Honestly, we haven't really thought of using tampons for anything besides their intended purpose — not since middle school pranks, at least. Researchers in the U.K., however, have learned that tampons are an excellent and cheap way to monitor water quality in rivers and streams.
David Lerner, PhD, a professor at the University of Sheffield, wanted to find a low-cost method of testing for water contamination — one that anyone could use. He ended up with a variation of a U.S. Environmental Protective Agency technique that used cotton pads for sampling water. Except he used cheap, absorbent tampons instead.
As WIRED explains, "gray" water from your dishwasher, washing machine, and shower normally drains into a sanitary sewer system where it gets treated. Runoff from rain and overzealous sprinkler systems, on the other hand, drains into storm sewers that feed directly into natural waterways. If gray water makes its way into these waterways, either deliberately or because of poor plumbing, it's bad news: That water contains a host of bacteria, fungi, and viruses.
The water also often contains a powerful identifier called optical brighteners — the stuff in laundry detergents that makes your whites extra-white. These chemicals are very sticky (which is partly why they're effective on clothing) and glow brightly under UV light. Tampons can absorb optical brighteners and will glow if they've been exposed to them.

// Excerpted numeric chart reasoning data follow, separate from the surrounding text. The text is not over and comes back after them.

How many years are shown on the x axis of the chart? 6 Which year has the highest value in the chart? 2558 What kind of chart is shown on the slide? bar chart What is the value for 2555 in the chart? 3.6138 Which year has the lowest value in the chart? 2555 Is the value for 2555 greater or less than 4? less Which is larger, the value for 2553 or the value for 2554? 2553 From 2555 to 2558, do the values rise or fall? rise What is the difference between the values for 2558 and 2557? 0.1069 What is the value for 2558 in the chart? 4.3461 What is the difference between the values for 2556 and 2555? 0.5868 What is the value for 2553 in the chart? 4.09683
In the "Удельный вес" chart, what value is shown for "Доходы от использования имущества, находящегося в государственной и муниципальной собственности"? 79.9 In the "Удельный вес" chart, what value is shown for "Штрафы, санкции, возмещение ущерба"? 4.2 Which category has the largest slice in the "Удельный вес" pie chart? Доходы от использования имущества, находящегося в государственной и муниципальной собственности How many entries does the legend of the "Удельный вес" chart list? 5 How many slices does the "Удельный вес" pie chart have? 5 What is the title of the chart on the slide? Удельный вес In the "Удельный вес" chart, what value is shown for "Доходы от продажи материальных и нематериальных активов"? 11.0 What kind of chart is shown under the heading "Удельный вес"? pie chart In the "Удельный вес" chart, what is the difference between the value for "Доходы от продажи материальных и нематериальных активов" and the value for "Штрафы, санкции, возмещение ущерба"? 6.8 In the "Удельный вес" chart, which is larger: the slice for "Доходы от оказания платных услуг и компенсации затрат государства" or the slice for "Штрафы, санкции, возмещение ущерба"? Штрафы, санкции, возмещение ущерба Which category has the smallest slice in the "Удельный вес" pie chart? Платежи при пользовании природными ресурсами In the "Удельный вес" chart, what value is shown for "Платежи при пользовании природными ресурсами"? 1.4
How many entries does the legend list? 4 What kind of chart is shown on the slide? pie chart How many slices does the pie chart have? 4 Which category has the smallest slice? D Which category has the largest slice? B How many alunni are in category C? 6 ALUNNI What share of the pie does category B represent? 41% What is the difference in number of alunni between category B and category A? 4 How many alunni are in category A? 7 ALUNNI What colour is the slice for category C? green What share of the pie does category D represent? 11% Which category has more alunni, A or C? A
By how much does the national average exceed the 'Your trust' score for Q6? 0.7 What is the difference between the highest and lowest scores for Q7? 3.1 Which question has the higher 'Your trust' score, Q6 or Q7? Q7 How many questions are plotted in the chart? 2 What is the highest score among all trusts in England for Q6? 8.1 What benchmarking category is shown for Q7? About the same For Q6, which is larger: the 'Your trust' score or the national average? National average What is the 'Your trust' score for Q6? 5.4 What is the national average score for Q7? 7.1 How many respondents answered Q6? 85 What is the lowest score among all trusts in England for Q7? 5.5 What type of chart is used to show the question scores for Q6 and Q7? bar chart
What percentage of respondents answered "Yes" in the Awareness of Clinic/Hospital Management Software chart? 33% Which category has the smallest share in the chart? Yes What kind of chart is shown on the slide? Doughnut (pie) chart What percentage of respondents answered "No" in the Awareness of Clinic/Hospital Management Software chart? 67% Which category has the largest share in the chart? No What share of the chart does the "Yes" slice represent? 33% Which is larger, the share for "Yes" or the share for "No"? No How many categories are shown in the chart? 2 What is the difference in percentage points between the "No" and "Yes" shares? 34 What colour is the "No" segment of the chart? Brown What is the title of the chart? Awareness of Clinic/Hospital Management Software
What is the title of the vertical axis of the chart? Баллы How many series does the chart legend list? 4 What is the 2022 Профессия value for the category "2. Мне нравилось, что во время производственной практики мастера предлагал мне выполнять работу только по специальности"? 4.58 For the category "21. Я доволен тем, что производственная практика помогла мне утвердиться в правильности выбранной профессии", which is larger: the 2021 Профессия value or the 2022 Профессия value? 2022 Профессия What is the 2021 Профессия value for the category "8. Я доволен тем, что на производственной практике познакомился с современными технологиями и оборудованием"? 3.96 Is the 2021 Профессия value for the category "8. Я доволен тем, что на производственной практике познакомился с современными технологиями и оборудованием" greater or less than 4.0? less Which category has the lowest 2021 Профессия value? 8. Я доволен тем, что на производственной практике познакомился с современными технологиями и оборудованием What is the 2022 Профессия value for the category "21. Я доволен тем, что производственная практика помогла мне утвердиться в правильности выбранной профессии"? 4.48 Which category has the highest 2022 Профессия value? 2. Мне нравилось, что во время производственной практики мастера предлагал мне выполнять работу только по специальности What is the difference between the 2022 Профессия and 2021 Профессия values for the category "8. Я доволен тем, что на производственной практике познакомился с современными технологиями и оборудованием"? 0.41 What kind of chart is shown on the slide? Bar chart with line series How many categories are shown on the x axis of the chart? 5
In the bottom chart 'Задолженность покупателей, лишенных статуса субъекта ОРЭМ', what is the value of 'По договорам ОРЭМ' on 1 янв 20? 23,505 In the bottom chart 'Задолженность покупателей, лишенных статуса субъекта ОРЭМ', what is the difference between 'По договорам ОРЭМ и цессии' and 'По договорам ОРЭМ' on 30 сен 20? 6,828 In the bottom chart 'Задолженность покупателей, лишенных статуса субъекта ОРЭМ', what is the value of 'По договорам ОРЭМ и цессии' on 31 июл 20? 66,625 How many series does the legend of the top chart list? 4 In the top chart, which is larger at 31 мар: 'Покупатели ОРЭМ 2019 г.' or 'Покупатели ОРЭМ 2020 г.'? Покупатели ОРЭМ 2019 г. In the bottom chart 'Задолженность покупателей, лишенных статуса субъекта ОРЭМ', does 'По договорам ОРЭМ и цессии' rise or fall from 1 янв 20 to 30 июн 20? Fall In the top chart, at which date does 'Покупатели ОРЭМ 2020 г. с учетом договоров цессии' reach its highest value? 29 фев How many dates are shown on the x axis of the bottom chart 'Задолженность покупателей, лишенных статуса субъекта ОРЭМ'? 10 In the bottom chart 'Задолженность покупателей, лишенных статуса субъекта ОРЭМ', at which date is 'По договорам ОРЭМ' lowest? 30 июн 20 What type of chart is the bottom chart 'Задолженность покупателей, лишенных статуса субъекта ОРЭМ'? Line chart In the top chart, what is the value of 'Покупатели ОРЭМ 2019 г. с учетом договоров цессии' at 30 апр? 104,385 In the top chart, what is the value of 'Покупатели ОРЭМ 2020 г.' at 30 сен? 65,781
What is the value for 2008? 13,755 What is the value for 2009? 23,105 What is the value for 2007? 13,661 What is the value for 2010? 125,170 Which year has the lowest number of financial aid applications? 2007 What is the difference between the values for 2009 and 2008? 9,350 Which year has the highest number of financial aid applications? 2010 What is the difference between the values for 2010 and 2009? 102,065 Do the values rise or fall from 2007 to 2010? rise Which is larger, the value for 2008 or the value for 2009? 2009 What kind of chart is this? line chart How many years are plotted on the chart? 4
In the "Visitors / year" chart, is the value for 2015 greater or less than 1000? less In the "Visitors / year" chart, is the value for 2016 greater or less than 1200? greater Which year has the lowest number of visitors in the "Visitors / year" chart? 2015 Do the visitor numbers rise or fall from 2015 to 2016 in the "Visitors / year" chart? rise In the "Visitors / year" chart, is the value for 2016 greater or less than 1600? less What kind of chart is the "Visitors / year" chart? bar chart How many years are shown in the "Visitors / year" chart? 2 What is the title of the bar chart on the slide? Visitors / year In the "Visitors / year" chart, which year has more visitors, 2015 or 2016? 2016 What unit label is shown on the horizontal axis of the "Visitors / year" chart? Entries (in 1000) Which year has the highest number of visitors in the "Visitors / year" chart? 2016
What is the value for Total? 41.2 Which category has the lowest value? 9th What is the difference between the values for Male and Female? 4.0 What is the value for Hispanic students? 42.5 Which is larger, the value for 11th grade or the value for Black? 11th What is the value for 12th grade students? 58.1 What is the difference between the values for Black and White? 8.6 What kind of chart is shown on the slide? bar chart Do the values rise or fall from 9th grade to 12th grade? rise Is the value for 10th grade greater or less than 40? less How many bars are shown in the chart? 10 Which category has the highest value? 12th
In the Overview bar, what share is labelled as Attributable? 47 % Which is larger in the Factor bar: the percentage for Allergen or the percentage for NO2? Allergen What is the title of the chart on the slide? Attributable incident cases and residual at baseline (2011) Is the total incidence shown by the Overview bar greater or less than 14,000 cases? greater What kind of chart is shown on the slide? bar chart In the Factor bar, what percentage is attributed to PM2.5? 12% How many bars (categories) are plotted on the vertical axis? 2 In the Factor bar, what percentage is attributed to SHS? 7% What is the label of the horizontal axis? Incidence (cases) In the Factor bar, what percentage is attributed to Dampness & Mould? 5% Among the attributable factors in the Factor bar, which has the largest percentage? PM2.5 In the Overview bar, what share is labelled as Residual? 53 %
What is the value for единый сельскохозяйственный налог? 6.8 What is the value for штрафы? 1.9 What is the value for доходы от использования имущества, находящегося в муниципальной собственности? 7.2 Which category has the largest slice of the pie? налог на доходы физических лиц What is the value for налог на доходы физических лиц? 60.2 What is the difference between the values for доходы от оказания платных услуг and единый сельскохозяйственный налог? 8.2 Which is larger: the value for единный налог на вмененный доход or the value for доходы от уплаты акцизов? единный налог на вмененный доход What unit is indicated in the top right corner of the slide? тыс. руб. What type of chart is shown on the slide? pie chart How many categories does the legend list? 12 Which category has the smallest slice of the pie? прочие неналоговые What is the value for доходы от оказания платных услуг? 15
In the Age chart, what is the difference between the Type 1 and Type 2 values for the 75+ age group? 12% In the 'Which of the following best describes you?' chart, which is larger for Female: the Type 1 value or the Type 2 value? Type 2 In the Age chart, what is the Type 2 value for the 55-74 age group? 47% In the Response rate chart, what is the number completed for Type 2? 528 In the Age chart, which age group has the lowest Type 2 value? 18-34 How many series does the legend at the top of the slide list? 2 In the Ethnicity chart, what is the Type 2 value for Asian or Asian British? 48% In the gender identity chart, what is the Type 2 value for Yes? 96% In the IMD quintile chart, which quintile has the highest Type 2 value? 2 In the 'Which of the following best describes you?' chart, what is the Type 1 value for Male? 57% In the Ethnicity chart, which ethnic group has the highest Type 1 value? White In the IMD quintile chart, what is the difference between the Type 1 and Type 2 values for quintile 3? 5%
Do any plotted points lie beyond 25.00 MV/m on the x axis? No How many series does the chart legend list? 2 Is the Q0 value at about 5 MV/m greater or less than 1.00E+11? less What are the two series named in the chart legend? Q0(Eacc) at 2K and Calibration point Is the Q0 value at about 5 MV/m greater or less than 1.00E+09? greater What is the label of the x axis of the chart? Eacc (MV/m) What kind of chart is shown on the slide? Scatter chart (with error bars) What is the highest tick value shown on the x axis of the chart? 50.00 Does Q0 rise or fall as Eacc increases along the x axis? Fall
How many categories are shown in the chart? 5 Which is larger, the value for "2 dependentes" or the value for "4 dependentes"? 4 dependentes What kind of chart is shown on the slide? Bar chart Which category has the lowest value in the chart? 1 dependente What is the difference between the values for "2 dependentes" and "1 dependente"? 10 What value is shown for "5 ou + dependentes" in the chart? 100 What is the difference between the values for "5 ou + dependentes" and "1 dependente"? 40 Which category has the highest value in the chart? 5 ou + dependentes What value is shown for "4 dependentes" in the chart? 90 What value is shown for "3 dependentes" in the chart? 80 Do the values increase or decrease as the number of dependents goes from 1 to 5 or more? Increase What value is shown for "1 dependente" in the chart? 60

So, Dr. Lerner tied tampons (by those handy strings they have!) to bamboo poles in 16 surface sewers — and left them for three days. Sure enough, even very low concentrations of optical brightener were clearly picked up. The total cost of this testing method, including the use of a black light, ran at roughly 30 cents per tampon.
Now, Dr. Lerner plans to "go out and dip tampons in the river," he says," in as many places as we can throughout our watershed." This way, he'll easily learn which spots are contaminated. Let's just hope he's buying applicator-free tampons — for other environmental reasons.